Summarize the forum thread below in three sentences.

TEXT UNDER STUDY:
>>>
# WarHammerman Wants your Figs!



## WarHammerman (Feb 19, 2012)

Hello everyone. I'm looking to take in all your unwanted figs!

No fuss, no muss, no piece-meal - everything.


Here is all I need:
1) A detailed list of everything yer sending me (preferably with notes to condition, primed/painted, etc)

2) Photographs of what you're sending me (please please please, do not take more then 1 shot of any given model)

3) Time
- I'll need time to tabulate what I'm willing to pay to take all your unwanted figs off your hands. I'll shoot you a number, we can negotiate, etc.

If we're happy - you send me figs, I send you money (via PayPal - or cash if you're in the area)
If you're not happy - then I am sorry to have wasted your time.

<3 Hammerman


----------



## Lar'shi (Jan 22, 2012)

*What i have*

where are you based?

ethereal 
Farsight 
12 fire warriors (dark angels green and snot green)
6 metal path finders (cant remember what green)
5 drones (dark angels green and snot green)
2 drones in need of repair (gun fallen of)
4 battle suits who need new feet (dark angels green and snot green)
1 hammer head with railgun and ion cannon bleached bone
2 devil fish (one red gore the other dark angels green and snot green)


also 15 space marines with bolters under-painted only

let me know if you are interested and we can talk about price


----------



## WarHammerman (Feb 19, 2012)

Lar'shi said:


> where are you based?
> let me know if you are interested and we can talk about price


U.S.A - Chicagoland
And yes, I am interested n_n Just need photographs.


----------



## HorusReborn (Nov 19, 2008)

I'll send you a PM and photos tomorrow.. I just started cleaning out the closet and found all of the figs I have of High Elves, Dark Elves, WOC and Demons, WOC and Demons are large armies I collected, HE and DE are collections I gathered from a bum deal with a guy from the shop...
<<<
SOURCE MATERIAL:
>>>
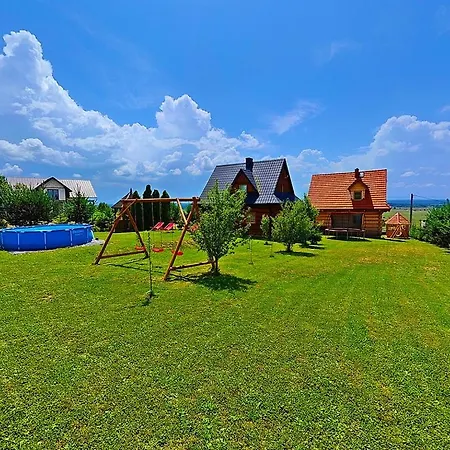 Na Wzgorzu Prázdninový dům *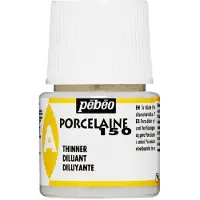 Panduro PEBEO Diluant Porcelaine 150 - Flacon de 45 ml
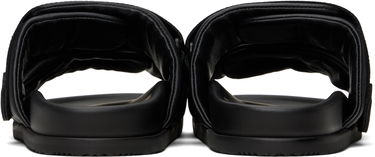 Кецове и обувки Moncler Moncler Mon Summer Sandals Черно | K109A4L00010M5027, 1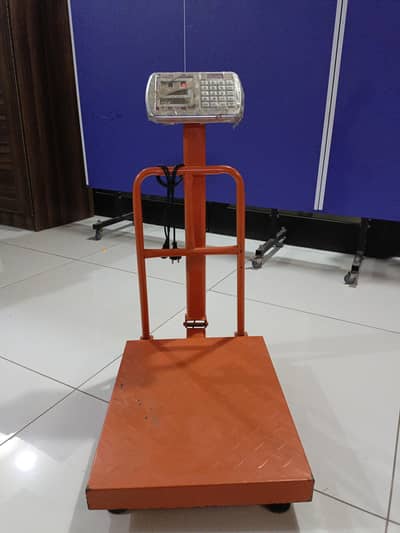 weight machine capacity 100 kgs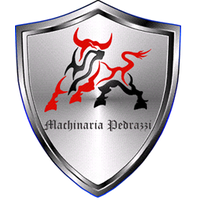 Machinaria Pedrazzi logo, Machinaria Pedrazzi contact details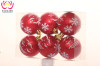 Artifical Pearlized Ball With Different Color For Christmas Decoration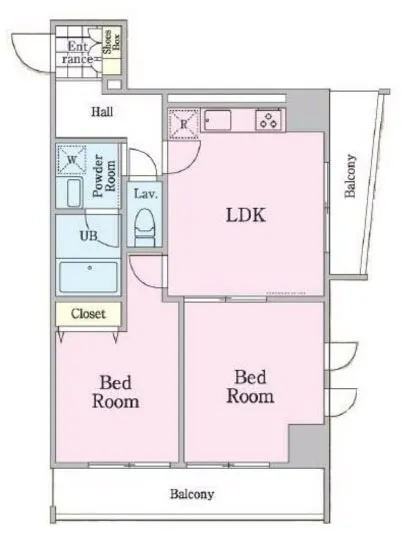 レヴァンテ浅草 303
<<<
TASK RESPONSE:
WarHammerman offers to take in everyone's unwanted figs and asks for a detailed list, photographs with no more than one shot of any given model, and time to work out an offer that can be negotiated, with payment through PayPal or in cash for those in the area. Lar'shi lists figures for sale, including fire warriors, drones, battle suits, a hammer head, two devil fish and 15 space marines, and asks where WarHammerman is based. WarHammerman answers Chicagoland in the U.S.A. and asks for photographs, and HorusReborn promises a PM and photos of High Elves, Dark Elves, WOC and Demons found while cleaning out a closet.